Warum lässt sich meine Karte nicht zu Apple Pay hinzufügen?

Mögliche Gründe sind ein nicht unterstütztes Kartenprodukt , eine fehlgeschlagene Verifikation, veraltete Gerätesoftware oder fehlende Sicherheitseinstellungen. Auch der Apple Account, die Region oder eine Sperre durch den Kartenaussteller können eine Rolle spielen. Im Zweifel sollte die konkrete Kartenkompatibilität bei der Bank geprüft werden.

Q

Gibt es bei Apple Pay ein Zahlungslimit?

Apple Pay selbst legt kein einheitliches Zahlungslimit fest. Begrenzungen können sich aus Kartenlimit, Tageslimit, Kontodeckung, Händler, Terminal, Land oder Zahlungsnetzwerk ergeben. Da Zahlungen authentifiziert werden, sind oft auch höhere Beträge kontaktlos möglich. Eine allgemeine Zusage dafür gibt es jedoch nicht.

Q

Wie funktioniert eine Rückerstattung bei Apple Pay?

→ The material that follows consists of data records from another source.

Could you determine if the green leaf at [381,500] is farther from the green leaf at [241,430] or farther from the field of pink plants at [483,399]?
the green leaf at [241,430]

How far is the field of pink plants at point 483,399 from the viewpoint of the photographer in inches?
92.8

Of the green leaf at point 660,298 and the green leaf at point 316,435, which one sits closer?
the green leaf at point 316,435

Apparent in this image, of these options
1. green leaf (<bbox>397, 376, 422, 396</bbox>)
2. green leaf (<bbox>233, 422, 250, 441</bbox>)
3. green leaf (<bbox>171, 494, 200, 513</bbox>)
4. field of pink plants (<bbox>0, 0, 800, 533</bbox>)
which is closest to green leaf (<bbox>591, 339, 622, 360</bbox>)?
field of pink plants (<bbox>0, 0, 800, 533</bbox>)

Die Erstattung wird in der Regel auf die ursprünglich verwendete Karte zurückgebucht . Händler können zur Zuordnung die letzten Ziffern der gerätespezifischen Accountnummer verlangen. Diese können von der physischen Kartennummer abweichen. Bis die Gutschrift sichtbar ist, können je nach Bank mehrere Tage vergehen.